From the Texas Tribune: Odd Texas voting law on interpreters scuttled before November election

More voting rights conflict between Texas and the U.S.

And more adjustments to election law in Texas.

- Click here for the article.

Mallika Das, a U.S. citizen who was born in India, walked into a Williamson County polling place in 2014 eager to cast her ballot.

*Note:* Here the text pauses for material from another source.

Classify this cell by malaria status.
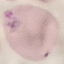

It is parasitized.

Automatically extracted cell patch, resized to 64 × 64 pixels. Giemsa-stained preparation. Thin smear of blood. Acquired by smartphone through the microscope eyepiece.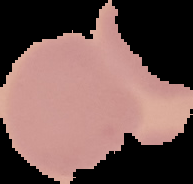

Because she was not proficient in English and had found it difficult to vote in the past, Das brought her son, Saurabh, to help her. They both spoke Bengali, an Asian dialect. But when Saurabh told poll workers he was there to interpret the English ballot for his mother, the duo ran into an unexpected requirement.
By law, a poll official determined, Saurabh could not serve as an interpreter for his mother because he was not registered to vote in the county. Saurabh was registered to vote in neighboring Travis County.
Das proceeded to vote without her son’s assistance but was unable to “vote properly” for all of the electoral measures because she could not “sufficiently comprehend the ballot,” according to a lawsuit she later filed.
Das died before the lawsuit was resolved, but her dilemma, laid out in court filings, is part of an ongoing legal battle over a little-noticed provision of Texas election requiring interpreters to be registered voters in the same county in which they are providing help. Ahead of the November election, a federal district judge has blocked Texas from enforcing that provision, ruling it violates the federal Voting Rights Act. Texas is appealing that ruling to the U.S. 5th Circuit Court of Appeals.
The requirement will not be in effect during the upcoming election. The Secretary of State’s office has updated poll worker training material to be consistent with the ruling, said spokeswoman Alicia Pierce. And voter education groups that focus on language-minority voters like Asian Texans are working to ensure that voters get the word they can bring just about anyone, including their minor children, to help them vote.
But the case has highlighted a provision of Texas election law that appears to be at odds with federal protections for voters unable to read or write in English. At the heart of the case is whether voters are expected to know the difference between an “interpreter” and an “assistor” in the eyes of Texas election law.
The federal Voting Rights Act requires that any voter who requires assistance because of visual impairments, disabilities or literacy skills can be helped in casting a ballot by the person of their choice, as long as it’s not their employer or a union leader.